The invention applies to remote installation of an underwater well component, typically a multiple string tubing hanger, which require both rotational orientation and sealing after the component has been landed. Working above water, an annular seal device is placed on the tubing hanger, and a handling tool is provided which has both a body member and a sleeve which carries locator means to cooperate with, e.g., a locator groove presented by the wellhead member or other tubular support structure, the sleeve surrounding the body of the handling tool and being rotatable relative thereto. The sleeve is releasably secured against rotation relative to the handling tool body, as by inserting one or more shear pins. The tubing hanger is then releasably attached to the body member of the handling tool, as by latching segments, in such fashion that the handling tool can be rotated, relative to the tubing hanger, between a first position, in which the handling tool is blocked against downward movement relative to the tubing hanger, and a second position, in which the handling tool is unblocked and can be moved downwardly a significant distance relative to the hanger. The combination of hanger and handling tool thus assembled is then run down to the wellhead or other tubular support structure, as by use of a handling string, until the tubing hanger has been landed. The entire combination of tubing hanger and handling tool is then rotated until the locator means of the handling tool coacts with the rotational orientation reference means of the tubular support structure. The body member of the handling tool is then released from the sleeve member, typically by rotating the handling string to shear the shear pins while the sleeve member is restrained by the locator means. The body member of the handing tool is then rotated relative to the tubing hanger and the sleeve member to bring the body member to its unblocked second position. The handling tool is then lowered relative to the tubing hanger, with that increment of downward motion serving to axially compress the seal device to energize the same and, advantageously, also to detach the handling tool from the tubing hanger preparatory to recovery of the handling tool.
In order that the manner in which the foregoing and other objects are achieved according to the invention can be understood in detail, one particularly advantageous apparatus embodiment of the invention, and the method as practiced therewith, will be described with reference to the accompanying drawings, which form part of the original disclosure of this application, and wherein:
FIG. 1 is a vertical axial cross-sectional view showing installation of a multiple string tubing hanger body in an upper wellhead body of an underwater installation;
FIGS. 2 and 3 are transverse cross-sectional views taken generally on lines 2--2 and 3--3, FIG. 1;
FIG. 4 is a fragmentary side elevational view of a portion of the apparatus of FIG. 1; and
FIG. 5 is a view similar to FIG. 1 but with the packer between the hanger body and the wellhead body energized.

^^^^^^^^

◆ WRITTEN PROBLEM ◆
Answer these questions about the tubing hanger passage above:
1. How is the sleeve secured against rotation relative to the handling tool body?
2. What does lowering the handling tool relative to the tubing hanger do to the seal device?
3. What does FIG. 4 show?

◆ DATA EXTRACT ◆
^^^^^^^^

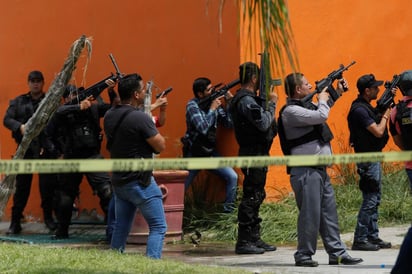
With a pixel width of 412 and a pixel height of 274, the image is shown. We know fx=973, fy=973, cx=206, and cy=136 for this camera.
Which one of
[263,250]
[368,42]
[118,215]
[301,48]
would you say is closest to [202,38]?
[301,48]

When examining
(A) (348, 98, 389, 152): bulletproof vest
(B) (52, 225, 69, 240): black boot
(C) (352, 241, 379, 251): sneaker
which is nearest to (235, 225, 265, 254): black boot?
(C) (352, 241, 379, 251): sneaker

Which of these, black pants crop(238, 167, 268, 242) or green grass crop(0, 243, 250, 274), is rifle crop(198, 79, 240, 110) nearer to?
black pants crop(238, 167, 268, 242)

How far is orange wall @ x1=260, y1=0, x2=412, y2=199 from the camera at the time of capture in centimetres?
1195

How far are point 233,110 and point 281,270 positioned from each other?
189 cm

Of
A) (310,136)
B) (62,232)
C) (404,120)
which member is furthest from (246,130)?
(62,232)

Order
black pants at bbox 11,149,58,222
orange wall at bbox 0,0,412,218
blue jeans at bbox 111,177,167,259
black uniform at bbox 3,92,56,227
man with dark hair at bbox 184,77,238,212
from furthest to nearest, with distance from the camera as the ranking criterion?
black pants at bbox 11,149,58,222
black uniform at bbox 3,92,56,227
orange wall at bbox 0,0,412,218
man with dark hair at bbox 184,77,238,212
blue jeans at bbox 111,177,167,259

^^^^^^^^

◆ SOLUTION TO THE EXERCISE ◆
1. It is releasably secured, as by inserting one or more shear pins.
2. That downward motion axially compresses the seal device to energize it.
3. A fragmentary side elevational view of a portion of the apparatus of FIG. 1.